Szokujący debiut giełdy crypto Bullish na NYSE. '200% w jedną sesję’. Hossa rozciąga się na Kajmany?
Nowojorska giełda rzadko widuje takie otwarcia. Bullish, czyli giełda kryptowalutowa z siedzibą na Kajmanach, prowadzona przez byłego szefa NYSE Toma Farleya weszła na parkiet. Natychmiast udowodniła, że instytucjonalny apetyt na krypto jest ogromny. Akcje wystrzeliły natychmiast, a inwestorom przypadł do gustu nowy trend pod hasłami 'tokenizacji i insytutcjonalizacji’ kryptowalut.

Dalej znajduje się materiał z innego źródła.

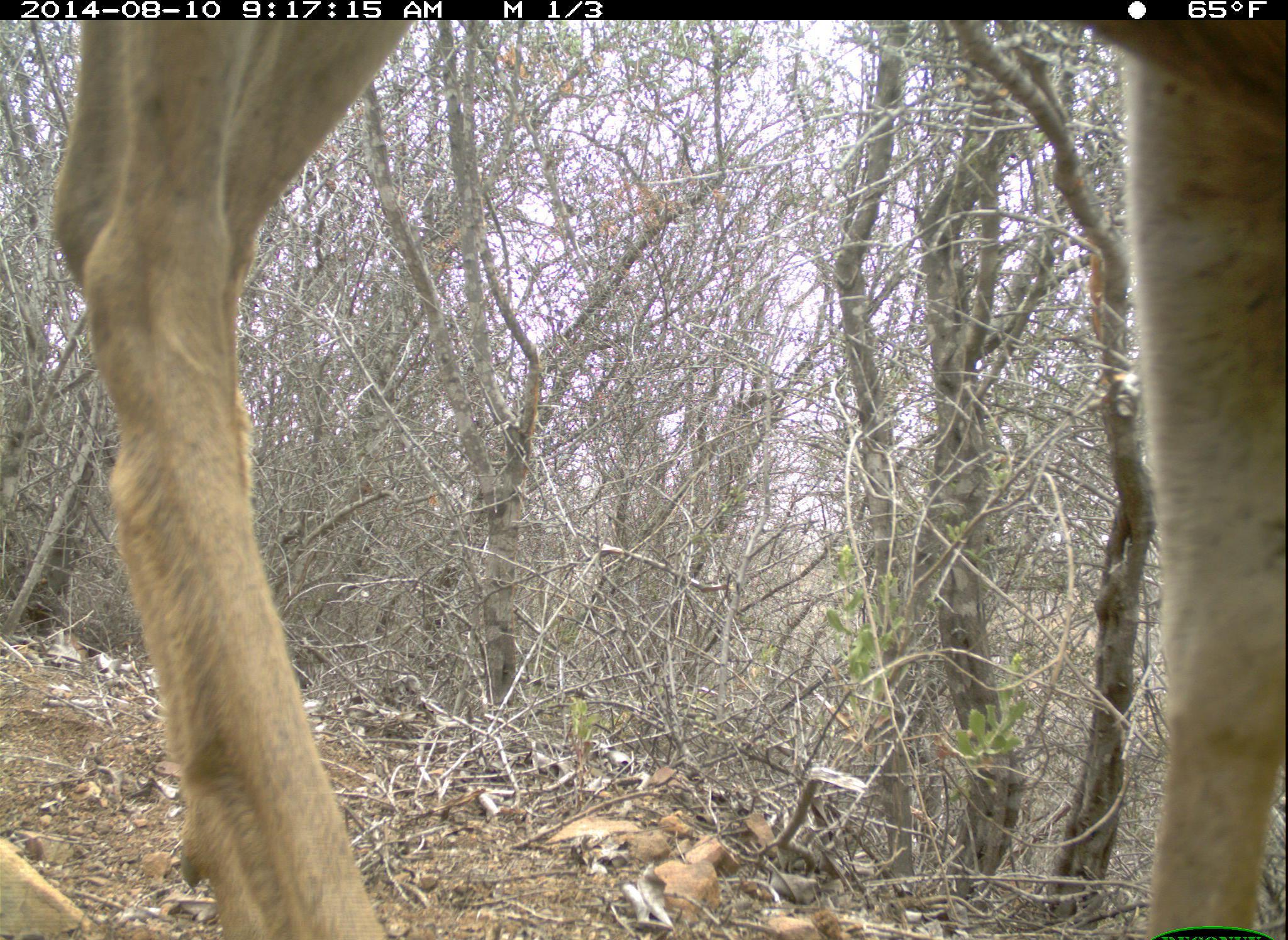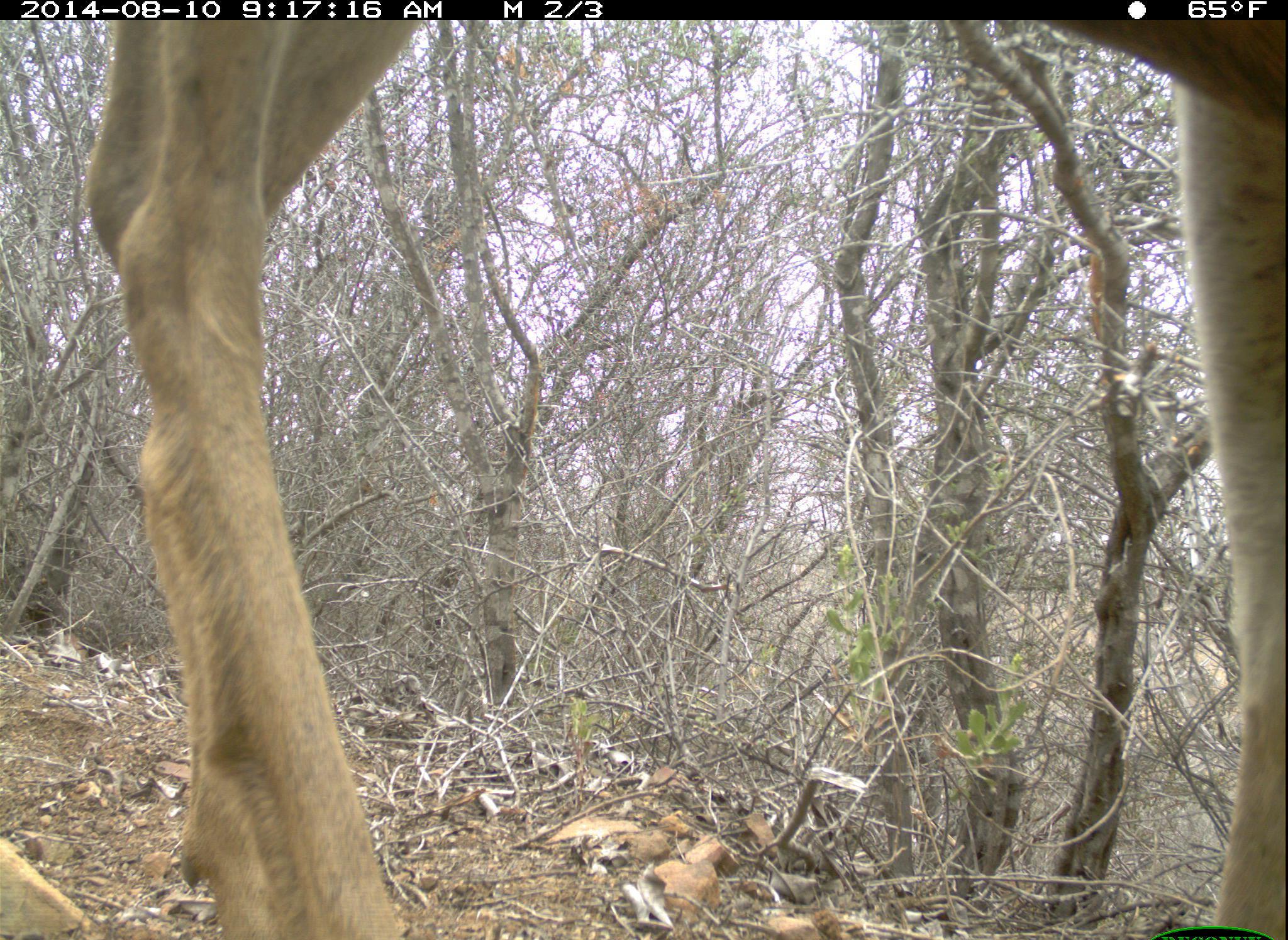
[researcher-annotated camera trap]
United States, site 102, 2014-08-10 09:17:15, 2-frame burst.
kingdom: Animalia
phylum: Chordata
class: Mammalia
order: Artiodactyla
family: Cervidae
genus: Odocoileus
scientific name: Odocoileus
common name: deer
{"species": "deer (Odocoileus)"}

Instytucje rzuciły się na akcje
Cena akcji w ofercie publicznej została ustalona na 37 dolarów, znacznie powyżej pierwotnych prognoz, a już chwilę po otwarciu notowania poszybowały do 90 dolarów. W szczytowym momencie sięgnęły ponad 102 USD, co przełożyło się na kapitalizację bliską 13,2 mld dolarów – ponad dwukrotnie wyższą od wyceny w dniu IPO.

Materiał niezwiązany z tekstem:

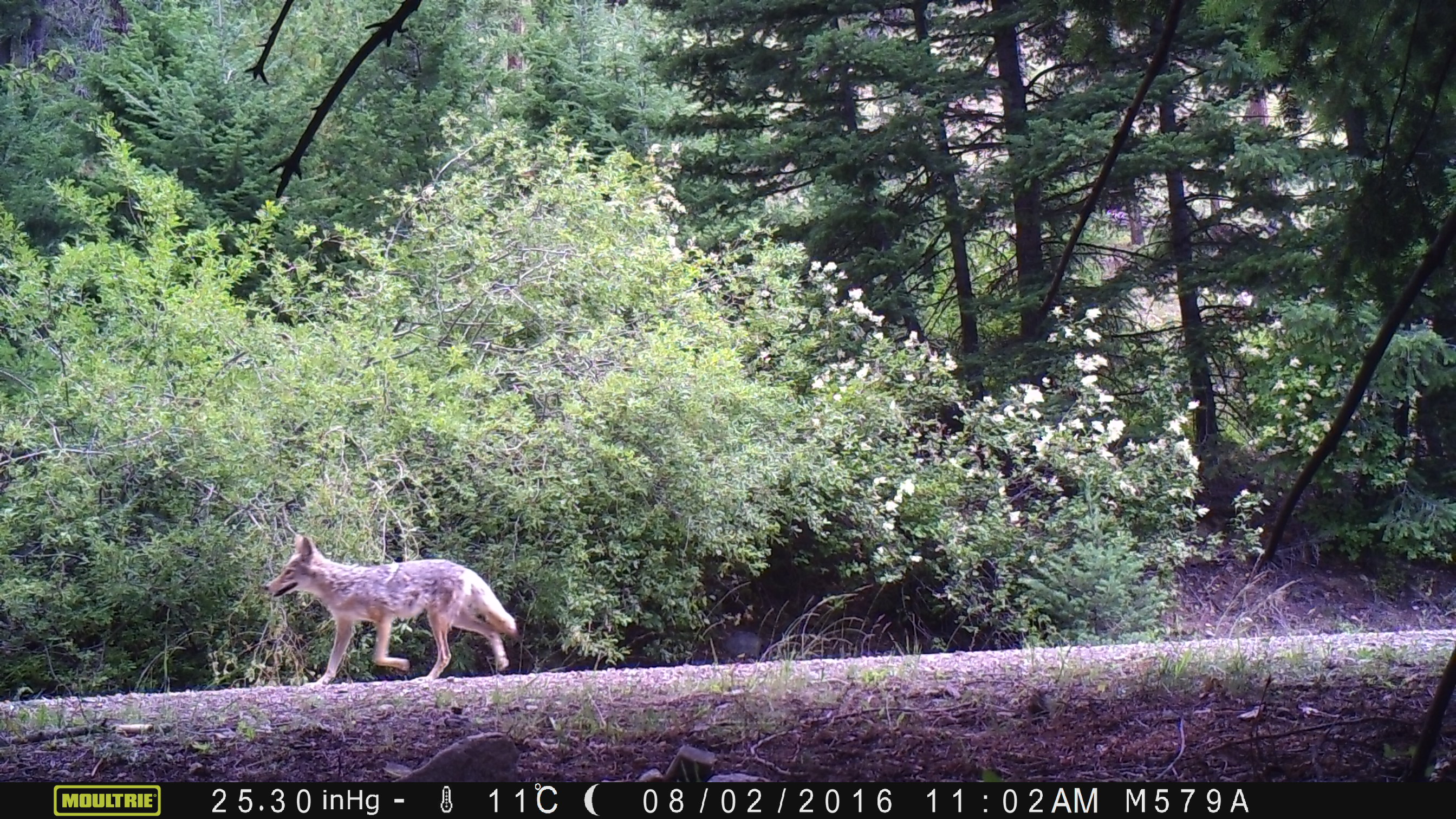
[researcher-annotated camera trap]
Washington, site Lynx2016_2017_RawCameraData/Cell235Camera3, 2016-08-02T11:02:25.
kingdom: Animalia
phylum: Chordata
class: Mammalia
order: Carnivora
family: Canidae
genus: Canis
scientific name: Canis latrans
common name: coyote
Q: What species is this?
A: Canis latrans (coyote).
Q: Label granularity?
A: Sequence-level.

Nie jest to zwykła historia o „kolejnej giełdzie krypto”. Bullish od początku buduje wizerunek platformy dla dużych graczy. Dla funduszy, instytucji, banków inwestycyjnych… Łączy elementy zdecentralizowanych protokołów z mechanizmami bezpieczeństwa znanymi z klasycznych, regulowanych rynków.
W praktyce oznacza to, że podczas gdy Coinbase zarabia głównie na falach detalicznego entuzjazmu (i paniki), Bullish stawia na klientów, którzy wchodzą w kryptowaluty metodycznie i długoterminowo. Taki mechanizm inwestorom się bardzo spodobał. Nagłówki prasowe trąbią o popycie na crypto od wielu kwartałów.
Komentarz Farleya 'kupujcie’
Prezes Farley wprost mówi, że „fala instytucjonalna” w krypto już się rozpoczęła. I nie sposób mu odmówić racji . Debiut Bullish wpisuje się w szerszy trend, w którym prokryptowalutowa polityka administracji Trumpa, wprowadzenie regulacji dla stablecoinów (Genius Act)… Oraz owe przepisy umożliwiające włączanie alternatywnych aktywów do planów emerytalnych w USA. Wszystko to stopniowo otwiera sektor na kapitał, który dotąd trzymał się z boku.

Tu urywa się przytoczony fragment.